[Scene-based question records]
· · · ·
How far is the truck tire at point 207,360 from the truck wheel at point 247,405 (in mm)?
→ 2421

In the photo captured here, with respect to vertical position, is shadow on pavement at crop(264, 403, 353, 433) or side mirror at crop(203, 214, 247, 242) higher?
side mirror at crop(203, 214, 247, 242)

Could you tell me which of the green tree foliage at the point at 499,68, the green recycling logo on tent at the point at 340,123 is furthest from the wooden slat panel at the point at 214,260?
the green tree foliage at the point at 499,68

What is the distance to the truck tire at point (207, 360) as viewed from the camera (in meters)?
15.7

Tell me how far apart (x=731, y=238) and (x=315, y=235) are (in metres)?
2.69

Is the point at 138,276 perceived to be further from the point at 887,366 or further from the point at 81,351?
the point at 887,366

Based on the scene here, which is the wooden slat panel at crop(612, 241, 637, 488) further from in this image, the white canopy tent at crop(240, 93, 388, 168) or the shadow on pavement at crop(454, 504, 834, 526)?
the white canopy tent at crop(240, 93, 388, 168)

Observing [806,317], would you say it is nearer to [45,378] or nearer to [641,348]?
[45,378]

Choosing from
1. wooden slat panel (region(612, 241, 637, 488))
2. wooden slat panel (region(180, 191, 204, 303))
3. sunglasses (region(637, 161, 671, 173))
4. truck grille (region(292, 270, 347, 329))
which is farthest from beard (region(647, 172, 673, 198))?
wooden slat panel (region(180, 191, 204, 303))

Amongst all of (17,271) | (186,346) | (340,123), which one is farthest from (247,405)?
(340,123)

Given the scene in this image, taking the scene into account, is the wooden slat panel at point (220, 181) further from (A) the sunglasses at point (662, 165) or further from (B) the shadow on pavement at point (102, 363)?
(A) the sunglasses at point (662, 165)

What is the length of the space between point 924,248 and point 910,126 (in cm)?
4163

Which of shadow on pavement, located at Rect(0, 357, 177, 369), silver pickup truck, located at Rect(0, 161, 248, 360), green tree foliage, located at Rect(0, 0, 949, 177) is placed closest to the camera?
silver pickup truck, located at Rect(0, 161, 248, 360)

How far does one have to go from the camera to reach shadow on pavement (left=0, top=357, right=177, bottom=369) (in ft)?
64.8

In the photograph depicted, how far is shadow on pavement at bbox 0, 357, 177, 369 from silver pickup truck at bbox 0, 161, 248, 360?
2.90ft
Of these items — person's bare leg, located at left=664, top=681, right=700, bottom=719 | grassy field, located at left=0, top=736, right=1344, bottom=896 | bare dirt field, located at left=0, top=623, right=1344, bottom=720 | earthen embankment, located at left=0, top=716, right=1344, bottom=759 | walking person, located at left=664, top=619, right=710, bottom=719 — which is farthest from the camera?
· · · ·
* [Problem details] Rewrite all the records above with every "truck tire" changed to "front tire", leaving the rest unchanged.

* [Correct response]
How far is the front tire at point 207,360 from the truck wheel at point 247,405 (in mm)?
→ 2421

In the photo captured here, with respect to vertical position, is shadow on pavement at crop(264, 403, 353, 433) or side mirror at crop(203, 214, 247, 242) higher?
side mirror at crop(203, 214, 247, 242)

Could you tell me which of the green tree foliage at the point at 499,68, the green recycling logo on tent at the point at 340,123 is furthest from the wooden slat panel at the point at 214,260?
the green tree foliage at the point at 499,68

What is the distance to the front tire at point (207, 360) as viewed from the camera (in meters)?
15.7

Tell me how far apart (x=731, y=238) and (x=315, y=235) are (in metres)?
2.69

Is the point at 138,276 perceived to be further from the point at 887,366 or further from the point at 81,351?
the point at 887,366

Based on the scene here, which is the wooden slat panel at crop(612, 241, 637, 488) further from in this image, the white canopy tent at crop(240, 93, 388, 168) or the shadow on pavement at crop(454, 504, 834, 526)?
the white canopy tent at crop(240, 93, 388, 168)

Observing [806,317], would you say it is nearer to [45,378] or nearer to [641,348]?
[45,378]

Choosing from
1. wooden slat panel (region(612, 241, 637, 488))
2. wooden slat panel (region(180, 191, 204, 303))
3. sunglasses (region(637, 161, 671, 173))
4. truck grille (region(292, 270, 347, 329))
which is farthest from beard (region(647, 172, 673, 198))?
wooden slat panel (region(180, 191, 204, 303))

Amongst all of (17,271) | (186,346) | (340,123), which one is farthest from (247,405)?
(340,123)

Given the scene in this image, taking the scene into account, is the wooden slat panel at point (220, 181) further from (A) the sunglasses at point (662, 165) or further from (B) the shadow on pavement at point (102, 363)?
(A) the sunglasses at point (662, 165)

What is the length of the space between point 924,248 and point 910,126 (in cm)?
4163

Which of shadow on pavement, located at Rect(0, 357, 177, 369), silver pickup truck, located at Rect(0, 161, 248, 360), green tree foliage, located at Rect(0, 0, 949, 177) is placed closest to the camera?
silver pickup truck, located at Rect(0, 161, 248, 360)

How far does one have to go from the camera to reach shadow on pavement (left=0, top=357, right=177, bottom=369) (in ft)?
64.8

In the photograph depicted, how far is shadow on pavement at bbox 0, 357, 177, 369 from silver pickup truck at bbox 0, 161, 248, 360?
2.90ft
Of these items — person's bare leg, located at left=664, top=681, right=700, bottom=719 | grassy field, located at left=0, top=736, right=1344, bottom=896 | bare dirt field, located at left=0, top=623, right=1344, bottom=720 | earthen embankment, located at left=0, top=716, right=1344, bottom=759 | walking person, located at left=664, top=619, right=710, bottom=719 — which is farthest from the camera?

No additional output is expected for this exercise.